[Items listed in a dataset]

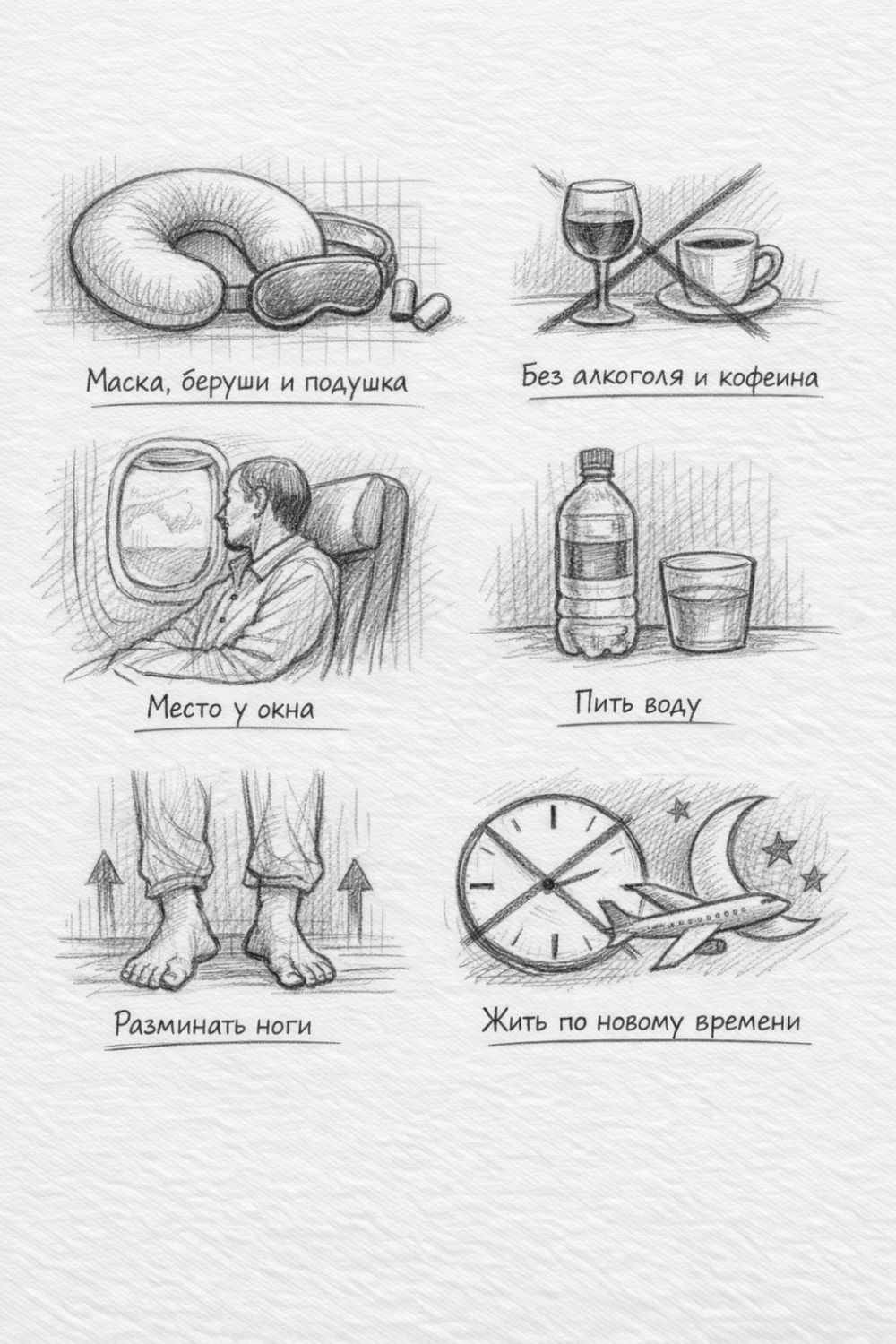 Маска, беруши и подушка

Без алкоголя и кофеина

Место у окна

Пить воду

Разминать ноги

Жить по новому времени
---
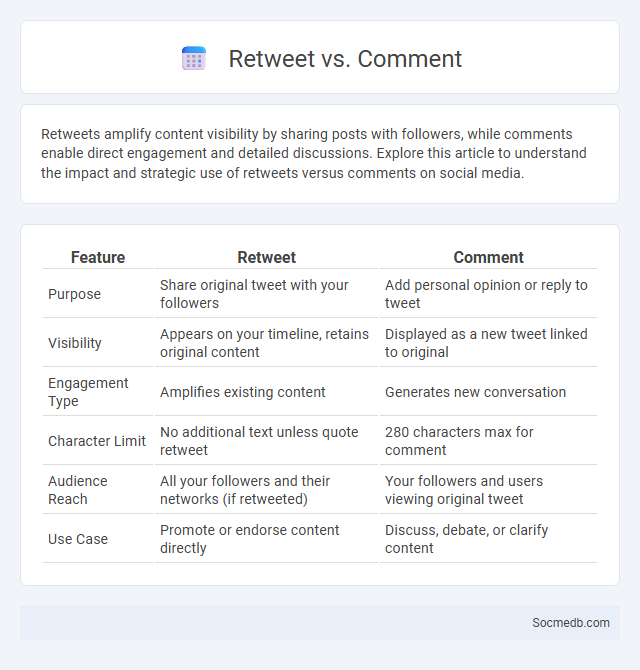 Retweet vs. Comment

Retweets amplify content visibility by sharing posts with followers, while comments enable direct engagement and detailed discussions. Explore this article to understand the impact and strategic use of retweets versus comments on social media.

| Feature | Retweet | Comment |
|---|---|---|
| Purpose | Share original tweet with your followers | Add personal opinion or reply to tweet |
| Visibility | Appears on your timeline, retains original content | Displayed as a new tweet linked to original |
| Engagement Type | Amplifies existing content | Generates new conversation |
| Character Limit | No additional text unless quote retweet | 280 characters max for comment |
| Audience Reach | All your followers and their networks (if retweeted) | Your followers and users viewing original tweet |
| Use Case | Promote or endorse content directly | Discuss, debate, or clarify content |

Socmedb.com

## [What is being asked]
Reproduce the lines above, beginning at the line with "new conversation |" and stopping after the line with "Socmedb.com", exactly as they are.

## [Exercise output]
| Engagement Type | Amplifies existing content | Generates new conversation |
| Character Limit | No additional text unless quote retweet | 280 characters max for comment |
| Audience Reach | All your followers and their networks (if retweeted) | Your followers and users viewing original tweet |
| Use Case | Promote or endorse content directly | Discuss, debate, or clarify content |

Socmedb.com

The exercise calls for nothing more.